* _EXTRACT PROVIDED_:
>>

Sunday, October 15th, 2017 | Filed under Musings


So I ask you… do we, as humans, have any other frame of reference to describe the characteristics or behavior of our animals?


As some of you readers may know, one of the HORSE AND MAN posts called, “The Hardest Fix” was re-posted (with some edits) in HORSE AND RIDER magazine in August.  Yay!

Of course, with every article printed in a magazine, there comes reader responses.  Lo and behold, in the October issue of HORSE AND RIDER magazine, there was a box devoted to the reader responses to “The Hardest Fix”. Yay again!

But, not all the responses were positive.  There was this rancher’s viewpoint which I have reprinted here.


OK, I don’t want this discussion to come across as a writer (me) who has to have total agreement from readers.  I’ve certainly received comments from readers correcting me or challenging my opinions.  I have had readers “unsubscribe” – ouch.  I know I’m not going to please everyone all the time.   And, I know that even though I try really to write posts without errors, it doesn’t always happen.


What bothered me about the above remark was something that runs deep with me.  He touched on what I call the Superiority of Humans towards animals.   It really bugs me when people think animals deserve less from this life or this planet simply because they are not humans.  And, I become really upset when humans think they can treat an animal any way they wish because animals don’t have emotion.

Besides my personal feeling about animal rights, I also felt great sorrow for this rancher’s horse and dog.  I also wondered how he lived each day on the ranch without feeling the gifts of animal nature all around him…  How could he feel the soft breeze or the harsh winds but not feel the contentment or the upset in the beings around him – who work so closely with him?


So, I decided to make sure I understood the definition of anthropomorphism so I could be sure to understand what the rancher was saying in his remark.

I looked it up:  “the attribution of human characteristics or behavior to a god, animal, or object.”

OK, is it possible to attribute characteristics in any other way other than in a human way?  I, as a human, cannot attribute characteristics in an equine manner.  How could I?  I’m not a horse.  I mean, if I say a god is a skittish or spooky god, I’m still defining it from my perspective as a human even though those descriptors we, as humans, use to describe an equine.  However, those descriptors of these attributes are concocted or measured or defined from our human viewpoint.  So, is there any other way to describe the behavior of an animal?

Now, I’m not saying that describing an animal through our viewpoint is necessarily correct.  I’m merely saying that we have no other vantage point in which to do so.

I cannot think like a dog or equine or a god or an object.  I can’t even think like you.  I can only think like me.  A dog can only think for himself as a dog and a horse can only think for himself as a horse.  And, thereinlies the communication breakdown.  That is why we humans try to put ourselves in the viewpoint of another species so that we can try to better understand them.

<<

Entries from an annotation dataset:
>>

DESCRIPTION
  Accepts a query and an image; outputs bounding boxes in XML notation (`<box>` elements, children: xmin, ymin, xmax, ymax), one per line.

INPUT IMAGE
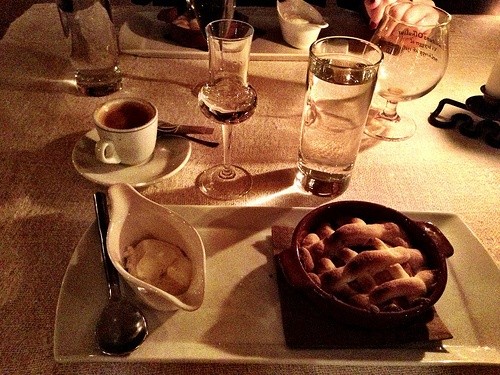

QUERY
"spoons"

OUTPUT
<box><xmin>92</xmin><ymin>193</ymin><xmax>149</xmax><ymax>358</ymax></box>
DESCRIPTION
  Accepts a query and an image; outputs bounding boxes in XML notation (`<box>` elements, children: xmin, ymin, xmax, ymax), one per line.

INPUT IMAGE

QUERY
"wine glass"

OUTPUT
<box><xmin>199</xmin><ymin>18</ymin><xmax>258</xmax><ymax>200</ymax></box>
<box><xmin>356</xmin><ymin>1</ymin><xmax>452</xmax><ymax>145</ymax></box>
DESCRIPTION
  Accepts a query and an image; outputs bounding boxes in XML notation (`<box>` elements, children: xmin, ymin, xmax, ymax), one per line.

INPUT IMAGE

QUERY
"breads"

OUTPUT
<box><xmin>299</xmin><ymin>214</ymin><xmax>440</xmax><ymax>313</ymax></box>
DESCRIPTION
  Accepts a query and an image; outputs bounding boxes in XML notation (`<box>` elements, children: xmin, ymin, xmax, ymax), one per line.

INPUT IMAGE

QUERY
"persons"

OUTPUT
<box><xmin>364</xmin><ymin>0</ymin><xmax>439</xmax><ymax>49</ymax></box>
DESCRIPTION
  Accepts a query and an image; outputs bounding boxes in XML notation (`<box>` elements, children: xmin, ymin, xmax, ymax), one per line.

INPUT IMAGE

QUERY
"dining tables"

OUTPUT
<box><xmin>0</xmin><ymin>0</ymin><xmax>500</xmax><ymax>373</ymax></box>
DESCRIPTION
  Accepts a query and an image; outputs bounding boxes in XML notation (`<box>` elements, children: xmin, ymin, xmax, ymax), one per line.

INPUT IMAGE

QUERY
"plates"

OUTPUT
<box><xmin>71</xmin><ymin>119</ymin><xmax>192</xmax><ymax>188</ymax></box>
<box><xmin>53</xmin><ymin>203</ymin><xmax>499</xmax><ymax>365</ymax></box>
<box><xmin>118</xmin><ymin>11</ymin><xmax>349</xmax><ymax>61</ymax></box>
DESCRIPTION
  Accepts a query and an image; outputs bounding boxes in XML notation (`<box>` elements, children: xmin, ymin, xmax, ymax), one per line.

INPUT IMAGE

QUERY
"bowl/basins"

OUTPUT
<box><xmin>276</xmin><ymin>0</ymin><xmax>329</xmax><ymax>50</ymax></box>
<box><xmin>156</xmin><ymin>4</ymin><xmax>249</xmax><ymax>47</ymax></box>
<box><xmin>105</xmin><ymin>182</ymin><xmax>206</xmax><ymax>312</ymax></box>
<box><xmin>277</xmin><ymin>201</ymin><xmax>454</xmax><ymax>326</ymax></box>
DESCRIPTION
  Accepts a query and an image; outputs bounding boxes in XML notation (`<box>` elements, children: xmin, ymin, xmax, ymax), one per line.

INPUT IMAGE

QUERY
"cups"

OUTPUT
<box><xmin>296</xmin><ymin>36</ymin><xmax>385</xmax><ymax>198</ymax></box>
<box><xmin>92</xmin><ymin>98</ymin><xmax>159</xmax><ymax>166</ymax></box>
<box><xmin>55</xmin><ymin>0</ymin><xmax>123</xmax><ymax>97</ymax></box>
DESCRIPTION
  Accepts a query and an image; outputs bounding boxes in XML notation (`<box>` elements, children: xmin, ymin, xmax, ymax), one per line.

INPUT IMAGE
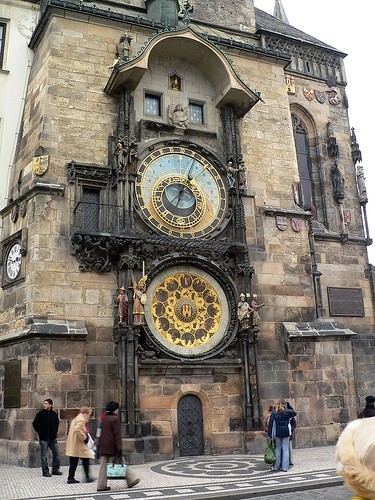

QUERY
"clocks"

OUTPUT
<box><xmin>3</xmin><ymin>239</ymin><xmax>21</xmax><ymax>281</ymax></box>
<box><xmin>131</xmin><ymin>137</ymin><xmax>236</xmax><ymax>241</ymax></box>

<<

* _REQUIRED WORK_:
**a.** In the post on anthropomorphism, what does the writer say they cannot think like? List every one.
**b.** Can you pick up the post on anthropomorphism after its last sentence and keep writing it?

* _FINAL ANSWERS_:
**a.**
- a dog
- an equine
- a god
- an object
- you (the reader)

**b.**
Was Jane Goodall using primate expressions to describe her subjects?  Nope.  She wrote reports in human language.  And, in those reports she described the interactions of the primates using her only frame of reference.

And, I kinda think dogs and equines attempt this cross communication as well.  For example, I don’t think a horse bangs on a tree or a rock out in the wild when he is trying to get another horse’s attention.  And, I don’t think a dog. left to his own devices, would do tricks on his own when he wants a treat.  Banging on a gate or doing a trick for a cookie are ways that our animal friends try to bridge the gap.


If animals are not emotional, why do they all come to the barn when I’m crying there?  Why do they flee from a helicopter?  Why do babies cry for their mothers?  Why do longtime companions pine for their lost friends?  Why do horses explore something in tandem?  Why do they retaliate?  Why do they honor a good leader?


So, as I’m writing this today, freak of timing strikes and this is the article I see:

Click image to read article

This article is accompanied by this photo:

So, I kinda think the rancher may have his rebuttal career cut out for him… But, I don’t want to stop there because I wish to really dissect his response.



First off, I need to correct the rancher in that the article said, “They always give me that endearing look”…  Just to be clear, that means that the look is endearing to me, not that they have a look on their faces of endearment.  However, I’m not saying that horses cannot feel endearment, but actually, I don’t think I have ever seen that look from them.  I think they like me and some may love me, but they don’t look at me endearingly.  My dog looks at me endearingly, but not my horses.

Anyway, more to the point.  I did write that my horses gave me forlorn expressions when they were caught in a gate.  And I did say that they looked embarrassed when I discovered them stuck.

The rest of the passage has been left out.